I rolled my eyes. “Damn, my head hurts.”
“It should. You took a hard hit on the bottom of the waterfall. In fact, a few hits. It repeatedly slammed you into the rocks like a ragdoll.”
“I saw Heaven.”
Cole’s eyes flashed green. “Really?”
I smiled with the warmth that still radiated over me from the vision.
Cole’s expression twisted with worry. In a sitting position, he sank into the bed beside me and took my hand. “I was closer to losing you than I realized.”
“I wanted to stay. There.”
“I’m glad you didn’t.”
“You were there, but you didn’t want me to stay.”
“Thank God, I have some sense somewhere. Here I haven’t shown a lot of evidence of it. I’m so sorr—”
I put my hand over Cole’s mouth. “No more apologies. I just want you to kiss me. And to find some good pain meds.”
“If you weren’t so fragile, I’d jerk you up out of that bed and never let you go.” Cole trembled with some emotion I couldn’t read.
“She’s awake?” Kaitlyn busted through the door. She shot Cole an irritated glare. “When were you going to tell us?”
“I just woke. He had to keep me in the bed. I thought I could run a marathon straight off, but turns out I almost died.”
“Almost? Honey, you were dead.” Kaitlyn crossed the room, leaned down, and kissed my cheek.
“Once again your talents with CPR were priceless.” I smiled weakly.
“Holy crap. You’re awake!” Shelby barreled through the room and stopped herself before she fell face first on the bed. “I’m so glad to see you.”
Behind Shelby a guy walked in. Where had I seen him before?
“Do… Do you remember Trevor?” Shelby said as I strained to put features with a name.
Oh, yes. Awww. They’d seen each other while I was asleep and—
I looked back and forth at all of their faces. “How long have I been out?”
“Almost a month.” Cole looked at the carpet. “You had swelling on your brain.”
“Why am I at home?” My heart rate increased. I struggled to get comfortable.
Kaitlyn and Shelby stood side by side as they exchanged nervous glances.
Cole stood and straightened the room. “You have the means to have a private nurse. So we hired one.”
“What about doctors?” This was crazy. I’d lost a month.
Cole raised his hand. “You’re looking at him. I’m a neurologist. At least I was in a past life, and I did have some help from a general practice doctor.”

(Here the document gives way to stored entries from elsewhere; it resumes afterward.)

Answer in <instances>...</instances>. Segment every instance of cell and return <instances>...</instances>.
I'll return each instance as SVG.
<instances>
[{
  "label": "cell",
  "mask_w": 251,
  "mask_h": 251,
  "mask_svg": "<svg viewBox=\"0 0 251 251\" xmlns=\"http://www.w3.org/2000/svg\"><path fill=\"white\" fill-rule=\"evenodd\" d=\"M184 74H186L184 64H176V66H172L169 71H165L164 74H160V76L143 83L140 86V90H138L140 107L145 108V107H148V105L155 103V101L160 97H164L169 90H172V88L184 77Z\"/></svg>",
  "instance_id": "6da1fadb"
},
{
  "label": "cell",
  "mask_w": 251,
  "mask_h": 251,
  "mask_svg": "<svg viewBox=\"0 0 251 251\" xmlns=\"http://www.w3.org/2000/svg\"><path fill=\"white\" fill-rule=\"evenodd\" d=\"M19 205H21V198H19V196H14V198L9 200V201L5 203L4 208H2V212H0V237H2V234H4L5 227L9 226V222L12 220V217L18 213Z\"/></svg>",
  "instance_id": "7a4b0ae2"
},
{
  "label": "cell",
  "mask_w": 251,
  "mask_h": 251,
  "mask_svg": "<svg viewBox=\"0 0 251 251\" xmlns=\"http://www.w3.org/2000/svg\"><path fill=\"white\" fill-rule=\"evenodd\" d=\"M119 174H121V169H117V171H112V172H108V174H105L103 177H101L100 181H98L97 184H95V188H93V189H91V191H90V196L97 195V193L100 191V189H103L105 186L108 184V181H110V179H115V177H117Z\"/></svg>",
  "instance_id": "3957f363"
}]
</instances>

“My brother, Brantley, works in a neighboring town. He does house calls.” Trevor tucked his hands in his pockets.
“Does he—does he know about…everything?” I looked at Shelby, not sure what I could say and what I couldn’t.
Cole hadn’t minded letting out that he’d lived past lives. This was so much to take in that my head pounded more.
“Oh, the pain meds.” Cole got up and went to a case. He took out a syringe and drew yellow liquid from a small vial. “This is going to make you hot all over.”
“Anything you do to me makes me hot all over.” I grinned.
“Ugh.”
“Aww, gah.”
“She’s still Allie.”
“Why couldn’t there be some form of amnesia that blocked her frolicky side,” Shelby finally said after their chorus of groans quieted.
Cole rattled through a bag of medicines and injected my IV line. “I’m so glad to have you back. Now for some much needed relief.”